After federal border agents detained several Mexican immigrants in western New York in June, an article about the incident in a local newspaper drew an onslaught of vitriolic postings on its Web site. Some were racist. Others attacked farmers in the region, an apple-growing area east of Rochester, accusing them of harboring illegal workers. Still others made personal attacks about the reporter who wrote the article.

Most of the posts were made anonymously. But in reviewing the logs of its Internet server, the paper, The Wayne County Star in Wolcott, traced three of them to Internet protocol addresses at the Department of Homeland Security, which oversees border protection.

Homeland Security started an investigation into the posts this month, according to the reporter, Louise Hoffman-Broach, and Richard M. Healy, the Wayne County district attorney. A spokeswoman for the federal agency’s inspector general said she could neither confirm nor deny an investigation; department rules prohibit the use of office equipment for the personal transmission of material that could offend fellow employees or the public.

Coming on the eve of the apple harvest season, the Web posts and the investigation — first reported this week on The Star’s Web site — have ratcheted up longstanding tensions in Wayne County, where farmers and laborers have accused immigration officials of using heavy-handed tactics like racial profiling and arbitrary or unjustified detentions.

Such tactics, the farmers say, have scared Hispanic farmworkers from the region just as growers are preparing for the harvest.

Representative Dan Maffei, who represents the area in Congress, said the allegations of overaggressive immigration enforcement, coming from a wide range of constituents, were “of extreme concern.”

“I’m investigating these reports to make sure that people’s rights aren’t being harmed and that the economy of Wayne County is not being harmed,” said Mr. Maffei, a Democrat.

A. J. Price, a regional spokesman for United States Customs and Border Protection, defended the work of the area’s officers. “We are constantly criticized for doing our job, and that’s just part of our job,” Mr. Price said.

Local officials and residents say that beginning about 2006, federal officials stepped up their enforcement of immigration laws in western New York.

Farmers and other residents said the push created a climate of fear in communities whose economies depend on migrant laborers, many of them illegal immigrants.

The Obama administration has moved to a less confrontational policy at work sites, focusing on employers. But Customs and Border Protection, which does not conduct work-site inspections, had not changed its strategy in New York, Mr. Price said.

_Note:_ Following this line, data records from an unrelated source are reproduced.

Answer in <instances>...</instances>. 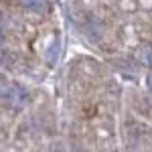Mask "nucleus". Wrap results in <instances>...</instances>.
<instances>
[{"label": "nucleus", "mask_w": 152, "mask_h": 152, "mask_svg": "<svg viewBox=\"0 0 152 152\" xmlns=\"http://www.w3.org/2000/svg\"><path fill=\"white\" fill-rule=\"evenodd\" d=\"M20 6L31 12H43L47 10V0H20Z\"/></svg>", "instance_id": "obj_1"}, {"label": "nucleus", "mask_w": 152, "mask_h": 152, "mask_svg": "<svg viewBox=\"0 0 152 152\" xmlns=\"http://www.w3.org/2000/svg\"><path fill=\"white\" fill-rule=\"evenodd\" d=\"M146 87H148V91L152 94V71H148V75H146Z\"/></svg>", "instance_id": "obj_2"}, {"label": "nucleus", "mask_w": 152, "mask_h": 152, "mask_svg": "<svg viewBox=\"0 0 152 152\" xmlns=\"http://www.w3.org/2000/svg\"><path fill=\"white\" fill-rule=\"evenodd\" d=\"M2 41H4V33H2V28H0V45H2Z\"/></svg>", "instance_id": "obj_3"}]
</instances>
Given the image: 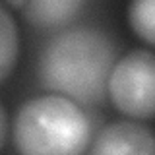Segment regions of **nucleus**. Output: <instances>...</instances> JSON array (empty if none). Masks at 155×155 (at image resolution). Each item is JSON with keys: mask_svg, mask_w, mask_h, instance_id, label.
<instances>
[{"mask_svg": "<svg viewBox=\"0 0 155 155\" xmlns=\"http://www.w3.org/2000/svg\"><path fill=\"white\" fill-rule=\"evenodd\" d=\"M116 45L103 29L74 25L54 33L39 52L37 78L43 89L93 107L107 97Z\"/></svg>", "mask_w": 155, "mask_h": 155, "instance_id": "1", "label": "nucleus"}, {"mask_svg": "<svg viewBox=\"0 0 155 155\" xmlns=\"http://www.w3.org/2000/svg\"><path fill=\"white\" fill-rule=\"evenodd\" d=\"M89 142L87 113L56 93L25 101L14 118V143L19 155H84Z\"/></svg>", "mask_w": 155, "mask_h": 155, "instance_id": "2", "label": "nucleus"}, {"mask_svg": "<svg viewBox=\"0 0 155 155\" xmlns=\"http://www.w3.org/2000/svg\"><path fill=\"white\" fill-rule=\"evenodd\" d=\"M107 93L122 114L155 118V52L136 48L114 62Z\"/></svg>", "mask_w": 155, "mask_h": 155, "instance_id": "3", "label": "nucleus"}, {"mask_svg": "<svg viewBox=\"0 0 155 155\" xmlns=\"http://www.w3.org/2000/svg\"><path fill=\"white\" fill-rule=\"evenodd\" d=\"M89 155H155V132L134 120H118L95 136Z\"/></svg>", "mask_w": 155, "mask_h": 155, "instance_id": "4", "label": "nucleus"}, {"mask_svg": "<svg viewBox=\"0 0 155 155\" xmlns=\"http://www.w3.org/2000/svg\"><path fill=\"white\" fill-rule=\"evenodd\" d=\"M85 6L84 0H29L21 2V12L33 27L60 31L70 25Z\"/></svg>", "mask_w": 155, "mask_h": 155, "instance_id": "5", "label": "nucleus"}, {"mask_svg": "<svg viewBox=\"0 0 155 155\" xmlns=\"http://www.w3.org/2000/svg\"><path fill=\"white\" fill-rule=\"evenodd\" d=\"M19 35L12 14L0 4V84L12 74L18 62Z\"/></svg>", "mask_w": 155, "mask_h": 155, "instance_id": "6", "label": "nucleus"}, {"mask_svg": "<svg viewBox=\"0 0 155 155\" xmlns=\"http://www.w3.org/2000/svg\"><path fill=\"white\" fill-rule=\"evenodd\" d=\"M128 21L140 39L155 45V0H134L128 6Z\"/></svg>", "mask_w": 155, "mask_h": 155, "instance_id": "7", "label": "nucleus"}, {"mask_svg": "<svg viewBox=\"0 0 155 155\" xmlns=\"http://www.w3.org/2000/svg\"><path fill=\"white\" fill-rule=\"evenodd\" d=\"M6 134H8V116H6V110H4L2 103H0V149L4 145Z\"/></svg>", "mask_w": 155, "mask_h": 155, "instance_id": "8", "label": "nucleus"}]
</instances>
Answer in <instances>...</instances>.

The latest flare-up began with a boat trip on June 12. A local farmer, Robert Norris, decided to take a Mexican employee and relatives of another worker for a spin on Lake Ontario, Ms. Hoffman-Broach said.

Federal agents stopped the boat because it had too many people on board, Mr. Price said. When some of the passengers were unable to produce documentation proving they were citizens or legal immigrants, he said, they were detained. All but one was eventually released, The Star reported.

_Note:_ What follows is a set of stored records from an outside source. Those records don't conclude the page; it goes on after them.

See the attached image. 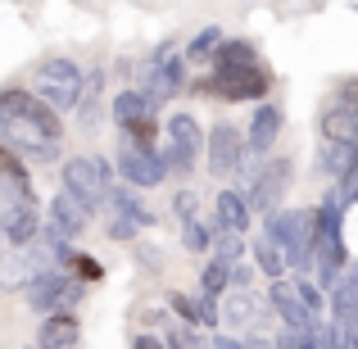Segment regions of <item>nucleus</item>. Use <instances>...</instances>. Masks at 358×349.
<instances>
[{
	"label": "nucleus",
	"mask_w": 358,
	"mask_h": 349,
	"mask_svg": "<svg viewBox=\"0 0 358 349\" xmlns=\"http://www.w3.org/2000/svg\"><path fill=\"white\" fill-rule=\"evenodd\" d=\"M268 87H272V73L263 69V64H254V69H231V73L209 69V78L195 82L200 96H218V100H231V105H241V100H263Z\"/></svg>",
	"instance_id": "5"
},
{
	"label": "nucleus",
	"mask_w": 358,
	"mask_h": 349,
	"mask_svg": "<svg viewBox=\"0 0 358 349\" xmlns=\"http://www.w3.org/2000/svg\"><path fill=\"white\" fill-rule=\"evenodd\" d=\"M182 241H186V250H209V245H213V232L195 218V222H186V227H182Z\"/></svg>",
	"instance_id": "36"
},
{
	"label": "nucleus",
	"mask_w": 358,
	"mask_h": 349,
	"mask_svg": "<svg viewBox=\"0 0 358 349\" xmlns=\"http://www.w3.org/2000/svg\"><path fill=\"white\" fill-rule=\"evenodd\" d=\"M218 222L213 227L218 232H231V236H245V227H250V204H245L241 191H218Z\"/></svg>",
	"instance_id": "20"
},
{
	"label": "nucleus",
	"mask_w": 358,
	"mask_h": 349,
	"mask_svg": "<svg viewBox=\"0 0 358 349\" xmlns=\"http://www.w3.org/2000/svg\"><path fill=\"white\" fill-rule=\"evenodd\" d=\"M87 222H91V209H87V204H78L69 191H59V195L50 200V213H45V227H50L55 236H64L69 245L78 241L82 232H87Z\"/></svg>",
	"instance_id": "14"
},
{
	"label": "nucleus",
	"mask_w": 358,
	"mask_h": 349,
	"mask_svg": "<svg viewBox=\"0 0 358 349\" xmlns=\"http://www.w3.org/2000/svg\"><path fill=\"white\" fill-rule=\"evenodd\" d=\"M204 155H209V173L213 177H231V173H241V164H245V141H241V131L231 127V122H218V127L209 131V141H204Z\"/></svg>",
	"instance_id": "11"
},
{
	"label": "nucleus",
	"mask_w": 358,
	"mask_h": 349,
	"mask_svg": "<svg viewBox=\"0 0 358 349\" xmlns=\"http://www.w3.org/2000/svg\"><path fill=\"white\" fill-rule=\"evenodd\" d=\"M109 204H114V218H127L131 227H150V222H155V213H150L131 191H122V186L109 191Z\"/></svg>",
	"instance_id": "25"
},
{
	"label": "nucleus",
	"mask_w": 358,
	"mask_h": 349,
	"mask_svg": "<svg viewBox=\"0 0 358 349\" xmlns=\"http://www.w3.org/2000/svg\"><path fill=\"white\" fill-rule=\"evenodd\" d=\"M250 277H254V272L245 268V263H236V268H231V286H236V290H250Z\"/></svg>",
	"instance_id": "42"
},
{
	"label": "nucleus",
	"mask_w": 358,
	"mask_h": 349,
	"mask_svg": "<svg viewBox=\"0 0 358 349\" xmlns=\"http://www.w3.org/2000/svg\"><path fill=\"white\" fill-rule=\"evenodd\" d=\"M27 304L36 308V313H69V304H78L82 295H87V286H78L73 277H64V272H36L32 281L23 286Z\"/></svg>",
	"instance_id": "8"
},
{
	"label": "nucleus",
	"mask_w": 358,
	"mask_h": 349,
	"mask_svg": "<svg viewBox=\"0 0 358 349\" xmlns=\"http://www.w3.org/2000/svg\"><path fill=\"white\" fill-rule=\"evenodd\" d=\"M331 313H336V327H341V332H350V327L358 322V268H350L341 281H336Z\"/></svg>",
	"instance_id": "19"
},
{
	"label": "nucleus",
	"mask_w": 358,
	"mask_h": 349,
	"mask_svg": "<svg viewBox=\"0 0 358 349\" xmlns=\"http://www.w3.org/2000/svg\"><path fill=\"white\" fill-rule=\"evenodd\" d=\"M114 164H118V177H127V186H136V191L159 186V182L168 177L159 150H136V145H127V141L118 145V159H114Z\"/></svg>",
	"instance_id": "12"
},
{
	"label": "nucleus",
	"mask_w": 358,
	"mask_h": 349,
	"mask_svg": "<svg viewBox=\"0 0 358 349\" xmlns=\"http://www.w3.org/2000/svg\"><path fill=\"white\" fill-rule=\"evenodd\" d=\"M322 136H327V145H341V141H358V122L331 105V109H322Z\"/></svg>",
	"instance_id": "27"
},
{
	"label": "nucleus",
	"mask_w": 358,
	"mask_h": 349,
	"mask_svg": "<svg viewBox=\"0 0 358 349\" xmlns=\"http://www.w3.org/2000/svg\"><path fill=\"white\" fill-rule=\"evenodd\" d=\"M290 177H295V164H290V159H272V164H263L259 177L250 182V195H245L250 213L272 218V213L281 209V200H286V191H290Z\"/></svg>",
	"instance_id": "9"
},
{
	"label": "nucleus",
	"mask_w": 358,
	"mask_h": 349,
	"mask_svg": "<svg viewBox=\"0 0 358 349\" xmlns=\"http://www.w3.org/2000/svg\"><path fill=\"white\" fill-rule=\"evenodd\" d=\"M69 272H73V281H78V286H96V281H105L100 259H91V254H82V250L69 254Z\"/></svg>",
	"instance_id": "28"
},
{
	"label": "nucleus",
	"mask_w": 358,
	"mask_h": 349,
	"mask_svg": "<svg viewBox=\"0 0 358 349\" xmlns=\"http://www.w3.org/2000/svg\"><path fill=\"white\" fill-rule=\"evenodd\" d=\"M317 349H345V336H341V327H317Z\"/></svg>",
	"instance_id": "40"
},
{
	"label": "nucleus",
	"mask_w": 358,
	"mask_h": 349,
	"mask_svg": "<svg viewBox=\"0 0 358 349\" xmlns=\"http://www.w3.org/2000/svg\"><path fill=\"white\" fill-rule=\"evenodd\" d=\"M64 191L73 195L78 204H87L91 213L100 204H109V191H114V177H109V164L96 155H78L64 164Z\"/></svg>",
	"instance_id": "4"
},
{
	"label": "nucleus",
	"mask_w": 358,
	"mask_h": 349,
	"mask_svg": "<svg viewBox=\"0 0 358 349\" xmlns=\"http://www.w3.org/2000/svg\"><path fill=\"white\" fill-rule=\"evenodd\" d=\"M263 241H272L286 259V268L308 272L313 268V209H277L263 218Z\"/></svg>",
	"instance_id": "1"
},
{
	"label": "nucleus",
	"mask_w": 358,
	"mask_h": 349,
	"mask_svg": "<svg viewBox=\"0 0 358 349\" xmlns=\"http://www.w3.org/2000/svg\"><path fill=\"white\" fill-rule=\"evenodd\" d=\"M168 308H173V313L182 318L186 327H200V318H195V299H191V295H182V290H173V295H168Z\"/></svg>",
	"instance_id": "37"
},
{
	"label": "nucleus",
	"mask_w": 358,
	"mask_h": 349,
	"mask_svg": "<svg viewBox=\"0 0 358 349\" xmlns=\"http://www.w3.org/2000/svg\"><path fill=\"white\" fill-rule=\"evenodd\" d=\"M227 286H231V268H227V263H218V259H209V263H204V272H200V295L218 299Z\"/></svg>",
	"instance_id": "29"
},
{
	"label": "nucleus",
	"mask_w": 358,
	"mask_h": 349,
	"mask_svg": "<svg viewBox=\"0 0 358 349\" xmlns=\"http://www.w3.org/2000/svg\"><path fill=\"white\" fill-rule=\"evenodd\" d=\"M32 82H36L32 96L41 100V105H50L55 114L78 109V96H82V69H78V59H64V55L41 59L32 69Z\"/></svg>",
	"instance_id": "2"
},
{
	"label": "nucleus",
	"mask_w": 358,
	"mask_h": 349,
	"mask_svg": "<svg viewBox=\"0 0 358 349\" xmlns=\"http://www.w3.org/2000/svg\"><path fill=\"white\" fill-rule=\"evenodd\" d=\"M109 114H114L118 127H127V122H136V118H150L155 109H150V100L141 96V91H118L114 105H109Z\"/></svg>",
	"instance_id": "26"
},
{
	"label": "nucleus",
	"mask_w": 358,
	"mask_h": 349,
	"mask_svg": "<svg viewBox=\"0 0 358 349\" xmlns=\"http://www.w3.org/2000/svg\"><path fill=\"white\" fill-rule=\"evenodd\" d=\"M222 41H227V36H222V27H204V32L195 36L191 45H186V59H195V64L209 59V64H213V55L222 50Z\"/></svg>",
	"instance_id": "30"
},
{
	"label": "nucleus",
	"mask_w": 358,
	"mask_h": 349,
	"mask_svg": "<svg viewBox=\"0 0 358 349\" xmlns=\"http://www.w3.org/2000/svg\"><path fill=\"white\" fill-rule=\"evenodd\" d=\"M281 127H286V114H281V105H259L250 118V131H245V150L250 155H268L272 145H277Z\"/></svg>",
	"instance_id": "15"
},
{
	"label": "nucleus",
	"mask_w": 358,
	"mask_h": 349,
	"mask_svg": "<svg viewBox=\"0 0 358 349\" xmlns=\"http://www.w3.org/2000/svg\"><path fill=\"white\" fill-rule=\"evenodd\" d=\"M259 50L250 41H222V50L213 55V73H231V69H254Z\"/></svg>",
	"instance_id": "23"
},
{
	"label": "nucleus",
	"mask_w": 358,
	"mask_h": 349,
	"mask_svg": "<svg viewBox=\"0 0 358 349\" xmlns=\"http://www.w3.org/2000/svg\"><path fill=\"white\" fill-rule=\"evenodd\" d=\"M0 118H32L36 127L45 131V136L64 141V122H59V114H55L50 105H41V100H36L32 91H23V87H5V91H0Z\"/></svg>",
	"instance_id": "10"
},
{
	"label": "nucleus",
	"mask_w": 358,
	"mask_h": 349,
	"mask_svg": "<svg viewBox=\"0 0 358 349\" xmlns=\"http://www.w3.org/2000/svg\"><path fill=\"white\" fill-rule=\"evenodd\" d=\"M195 318H200V327H222V308H218V299L200 295V299H195Z\"/></svg>",
	"instance_id": "39"
},
{
	"label": "nucleus",
	"mask_w": 358,
	"mask_h": 349,
	"mask_svg": "<svg viewBox=\"0 0 358 349\" xmlns=\"http://www.w3.org/2000/svg\"><path fill=\"white\" fill-rule=\"evenodd\" d=\"M0 227H5L9 245L27 250V245L36 241V232H41V209H36V200H5V209H0Z\"/></svg>",
	"instance_id": "13"
},
{
	"label": "nucleus",
	"mask_w": 358,
	"mask_h": 349,
	"mask_svg": "<svg viewBox=\"0 0 358 349\" xmlns=\"http://www.w3.org/2000/svg\"><path fill=\"white\" fill-rule=\"evenodd\" d=\"M259 313H263V304L250 295V290H236V295L222 304V322H227V327H254Z\"/></svg>",
	"instance_id": "24"
},
{
	"label": "nucleus",
	"mask_w": 358,
	"mask_h": 349,
	"mask_svg": "<svg viewBox=\"0 0 358 349\" xmlns=\"http://www.w3.org/2000/svg\"><path fill=\"white\" fill-rule=\"evenodd\" d=\"M290 286H295V295H299V304H304L308 308V313H322V290H317L313 286V281H308V277H299V281H290Z\"/></svg>",
	"instance_id": "35"
},
{
	"label": "nucleus",
	"mask_w": 358,
	"mask_h": 349,
	"mask_svg": "<svg viewBox=\"0 0 358 349\" xmlns=\"http://www.w3.org/2000/svg\"><path fill=\"white\" fill-rule=\"evenodd\" d=\"M195 209H200V195H195V191H177L173 195V213L182 218V227H186V222H195Z\"/></svg>",
	"instance_id": "38"
},
{
	"label": "nucleus",
	"mask_w": 358,
	"mask_h": 349,
	"mask_svg": "<svg viewBox=\"0 0 358 349\" xmlns=\"http://www.w3.org/2000/svg\"><path fill=\"white\" fill-rule=\"evenodd\" d=\"M200 150H204L200 122H195L191 114H173V118H168V136H164V150H159V159H164L168 173H173V177H191Z\"/></svg>",
	"instance_id": "6"
},
{
	"label": "nucleus",
	"mask_w": 358,
	"mask_h": 349,
	"mask_svg": "<svg viewBox=\"0 0 358 349\" xmlns=\"http://www.w3.org/2000/svg\"><path fill=\"white\" fill-rule=\"evenodd\" d=\"M122 141H127V145H136V150H155V141H159V122H155V114L127 122V127H122Z\"/></svg>",
	"instance_id": "31"
},
{
	"label": "nucleus",
	"mask_w": 358,
	"mask_h": 349,
	"mask_svg": "<svg viewBox=\"0 0 358 349\" xmlns=\"http://www.w3.org/2000/svg\"><path fill=\"white\" fill-rule=\"evenodd\" d=\"M322 164H327V173L336 177V182H354L358 177V141H341V145H327L322 150Z\"/></svg>",
	"instance_id": "21"
},
{
	"label": "nucleus",
	"mask_w": 358,
	"mask_h": 349,
	"mask_svg": "<svg viewBox=\"0 0 358 349\" xmlns=\"http://www.w3.org/2000/svg\"><path fill=\"white\" fill-rule=\"evenodd\" d=\"M78 341H82L78 313H50L41 322V345L36 349H78Z\"/></svg>",
	"instance_id": "17"
},
{
	"label": "nucleus",
	"mask_w": 358,
	"mask_h": 349,
	"mask_svg": "<svg viewBox=\"0 0 358 349\" xmlns=\"http://www.w3.org/2000/svg\"><path fill=\"white\" fill-rule=\"evenodd\" d=\"M336 109L358 122V78H345L341 82V91H336Z\"/></svg>",
	"instance_id": "34"
},
{
	"label": "nucleus",
	"mask_w": 358,
	"mask_h": 349,
	"mask_svg": "<svg viewBox=\"0 0 358 349\" xmlns=\"http://www.w3.org/2000/svg\"><path fill=\"white\" fill-rule=\"evenodd\" d=\"M241 254H245V241H241V236H231V232H213V259H218V263L236 268Z\"/></svg>",
	"instance_id": "33"
},
{
	"label": "nucleus",
	"mask_w": 358,
	"mask_h": 349,
	"mask_svg": "<svg viewBox=\"0 0 358 349\" xmlns=\"http://www.w3.org/2000/svg\"><path fill=\"white\" fill-rule=\"evenodd\" d=\"M136 232H141V227H131L127 218H109V236H114V241H131Z\"/></svg>",
	"instance_id": "41"
},
{
	"label": "nucleus",
	"mask_w": 358,
	"mask_h": 349,
	"mask_svg": "<svg viewBox=\"0 0 358 349\" xmlns=\"http://www.w3.org/2000/svg\"><path fill=\"white\" fill-rule=\"evenodd\" d=\"M186 87V64H182V45L177 41H164L155 55L145 59V69H141V96L150 100V109H159L164 100H173L177 91Z\"/></svg>",
	"instance_id": "3"
},
{
	"label": "nucleus",
	"mask_w": 358,
	"mask_h": 349,
	"mask_svg": "<svg viewBox=\"0 0 358 349\" xmlns=\"http://www.w3.org/2000/svg\"><path fill=\"white\" fill-rule=\"evenodd\" d=\"M0 186H5L14 200H36V191H32V177H27V164L14 155V150L0 141Z\"/></svg>",
	"instance_id": "18"
},
{
	"label": "nucleus",
	"mask_w": 358,
	"mask_h": 349,
	"mask_svg": "<svg viewBox=\"0 0 358 349\" xmlns=\"http://www.w3.org/2000/svg\"><path fill=\"white\" fill-rule=\"evenodd\" d=\"M254 263H259V272H263V277H272V281H281V272H286V259H281V250L272 241L254 245Z\"/></svg>",
	"instance_id": "32"
},
{
	"label": "nucleus",
	"mask_w": 358,
	"mask_h": 349,
	"mask_svg": "<svg viewBox=\"0 0 358 349\" xmlns=\"http://www.w3.org/2000/svg\"><path fill=\"white\" fill-rule=\"evenodd\" d=\"M131 349H168L164 341H159V336H150V332H141L136 341H131Z\"/></svg>",
	"instance_id": "43"
},
{
	"label": "nucleus",
	"mask_w": 358,
	"mask_h": 349,
	"mask_svg": "<svg viewBox=\"0 0 358 349\" xmlns=\"http://www.w3.org/2000/svg\"><path fill=\"white\" fill-rule=\"evenodd\" d=\"M100 87H105V73L100 69L82 73V96H78V122L82 127H96V118H100Z\"/></svg>",
	"instance_id": "22"
},
{
	"label": "nucleus",
	"mask_w": 358,
	"mask_h": 349,
	"mask_svg": "<svg viewBox=\"0 0 358 349\" xmlns=\"http://www.w3.org/2000/svg\"><path fill=\"white\" fill-rule=\"evenodd\" d=\"M0 141H5L23 164H55V159L64 155V141L45 136L32 118H0Z\"/></svg>",
	"instance_id": "7"
},
{
	"label": "nucleus",
	"mask_w": 358,
	"mask_h": 349,
	"mask_svg": "<svg viewBox=\"0 0 358 349\" xmlns=\"http://www.w3.org/2000/svg\"><path fill=\"white\" fill-rule=\"evenodd\" d=\"M268 304L277 308V318L286 322V332H313V327H317V318L299 304V295H295V286H290V281H272Z\"/></svg>",
	"instance_id": "16"
}]
</instances>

The article about the arrests, posted on June 16, led to a torrent of angry Web postings. One, sent from a fake e-mail address, said, “watcha doing to mi wifey, no checky her papeles. she no legal, but she havey benifit card.”

A response, which carried a Homeland Security Internet protocol address, read: “That sounds like my boyfriend. Leave him alones and get your own. My boyfriend works sometimes but he is really good at getting FREE benefits from the Federal and State government.”

Another post, apparently sent from a separate computer linked to Homeland Security, read in part: “These farmers have a problem because the gravy train that they were riding for soooooo long is being brought to light.”

The newspaper removed the posts. It also reported that it had discovered others, dating to last year, that appeared to have come from computers affiliated with Homeland Security.